__DOCUMENT SECTION__.

"""

London, Feb 25 (IANS): In another ground-breaking development in medical science, people with limp hands will now be able to have artificial replacements, which they can control with their brain, media reported Wednesday.
According to a report in The Independent, Austrian doctors have performed the world's first “bionic hand reconstructions”, replacing a hand disabled by injury with a prosthetic that the patient can control with their mind.
The three Austrian patients who underwent the procedure were now able to pick up objects, pour water, use a key and pull up buttons with their artificial limb, the report said.
Several people around the world have now been fitted with bionic hands to replace lost or missing limbs, and a small number of them have been able to control those artificial hands with signals from the brain.
However, the patients involved in the latest case had been left with a functionless hand because of damage to the nervous system, and had to consent to doctors amputating their damaged limb in order to replace it with a prosthetic.
Signals from the brain to the lower arm can, in rare cases, be cut off following a high-speed collision injury, especially in motorcycle crashes or while playing rugby.
Doctors at the Medical University of Vienna were, however, able to create new nervous signals by transferring nerves and muscles from other parts of the patients' bodies into their arms.
The patients were trained to use a “hybrid hand”, or a prosthetic attached to splints on their damaged hand, which required only a weak nerve signal to enable movement.
Once they had mastered this, patients were offered the choice of having their functionless hand amputated and replaced with a more sophisticated prosthetic.
Oskar Aszmann, a pioneer in bionic surgery who led the latest procedures, said that in the three patients who underwent the full procedure, the results were an improvement on existing surgical techniques.
“The scientific advance here was that we were able to create and extract new neural signals via nerve transfers amplified by muscle transplantation,” he said. “These signals were then translated into solid mechatronic hand function.”

"""

__DATA EXTRACT__.
"""

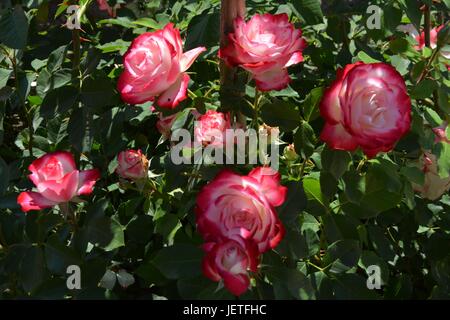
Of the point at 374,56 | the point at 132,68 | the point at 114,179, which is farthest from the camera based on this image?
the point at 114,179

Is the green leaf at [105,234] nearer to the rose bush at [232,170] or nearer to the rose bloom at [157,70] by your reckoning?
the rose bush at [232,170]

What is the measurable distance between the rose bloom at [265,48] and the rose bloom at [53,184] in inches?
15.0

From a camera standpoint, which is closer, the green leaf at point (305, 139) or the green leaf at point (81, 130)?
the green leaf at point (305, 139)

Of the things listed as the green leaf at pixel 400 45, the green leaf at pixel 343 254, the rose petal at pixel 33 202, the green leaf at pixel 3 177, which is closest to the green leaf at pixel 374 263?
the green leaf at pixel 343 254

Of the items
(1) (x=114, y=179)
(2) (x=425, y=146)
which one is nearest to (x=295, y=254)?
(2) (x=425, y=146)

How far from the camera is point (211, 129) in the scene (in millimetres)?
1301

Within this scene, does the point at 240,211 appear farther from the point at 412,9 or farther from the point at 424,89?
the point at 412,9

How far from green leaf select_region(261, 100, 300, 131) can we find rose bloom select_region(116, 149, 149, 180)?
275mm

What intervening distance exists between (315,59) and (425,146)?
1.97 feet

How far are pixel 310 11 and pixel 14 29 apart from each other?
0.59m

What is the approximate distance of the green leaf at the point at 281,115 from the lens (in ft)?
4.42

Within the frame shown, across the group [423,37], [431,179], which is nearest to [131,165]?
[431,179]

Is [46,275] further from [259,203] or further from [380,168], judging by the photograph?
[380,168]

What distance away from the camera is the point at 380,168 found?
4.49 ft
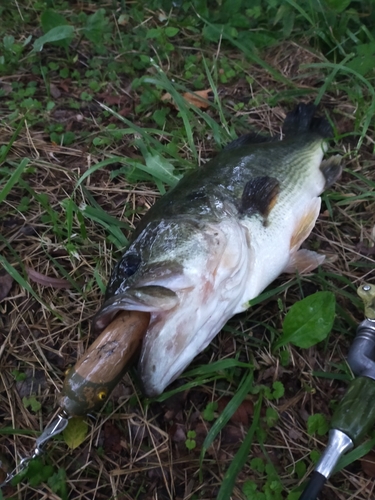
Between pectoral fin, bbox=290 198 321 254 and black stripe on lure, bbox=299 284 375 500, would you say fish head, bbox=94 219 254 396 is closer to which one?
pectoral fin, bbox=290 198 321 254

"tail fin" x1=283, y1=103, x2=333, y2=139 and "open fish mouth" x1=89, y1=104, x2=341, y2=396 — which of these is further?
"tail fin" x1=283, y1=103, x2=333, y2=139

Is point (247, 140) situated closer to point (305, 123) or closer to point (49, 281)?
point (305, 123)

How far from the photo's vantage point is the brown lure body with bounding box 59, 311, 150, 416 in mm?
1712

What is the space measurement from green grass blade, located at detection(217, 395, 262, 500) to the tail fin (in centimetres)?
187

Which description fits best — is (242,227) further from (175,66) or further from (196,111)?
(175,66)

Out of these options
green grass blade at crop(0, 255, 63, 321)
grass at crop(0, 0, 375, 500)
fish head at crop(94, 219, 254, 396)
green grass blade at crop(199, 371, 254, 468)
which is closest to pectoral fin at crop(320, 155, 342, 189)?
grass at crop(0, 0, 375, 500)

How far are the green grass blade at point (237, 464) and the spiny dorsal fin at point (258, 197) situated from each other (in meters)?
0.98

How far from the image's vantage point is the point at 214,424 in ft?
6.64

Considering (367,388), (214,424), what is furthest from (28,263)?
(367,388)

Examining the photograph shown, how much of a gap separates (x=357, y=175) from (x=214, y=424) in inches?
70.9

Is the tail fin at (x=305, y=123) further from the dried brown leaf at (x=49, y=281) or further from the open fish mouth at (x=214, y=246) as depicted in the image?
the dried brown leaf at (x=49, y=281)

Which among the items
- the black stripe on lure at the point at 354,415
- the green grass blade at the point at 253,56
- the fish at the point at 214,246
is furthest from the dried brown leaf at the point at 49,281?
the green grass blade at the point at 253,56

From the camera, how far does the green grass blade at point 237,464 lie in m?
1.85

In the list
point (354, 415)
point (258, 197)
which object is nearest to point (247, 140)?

"""

Reproduce the passage of the bionic hand report from "Several people around" up to and including "into their arms.". The data has no connection to the news report on bionic hands.

Several people around the world have now been fitted with bionic hands to replace lost or missing limbs, and a small number of them have been able to control those artificial hands with signals from the brain.
However, the patients involved in the latest case had been left with a functionless hand because of damage to the nervous system, and had to consent to doctors amputating their damaged limb in order to replace it with a prosthetic.
Signals from the brain to the lower arm can, in rare cases, be cut off following a high-speed collision injury, especially in motorcycle crashes or while playing rugby.
Doctors at the Medical University of Vienna were, however, able to create new nervous signals by transferring nerves and muscles from other parts of the patients' bodies into their arms.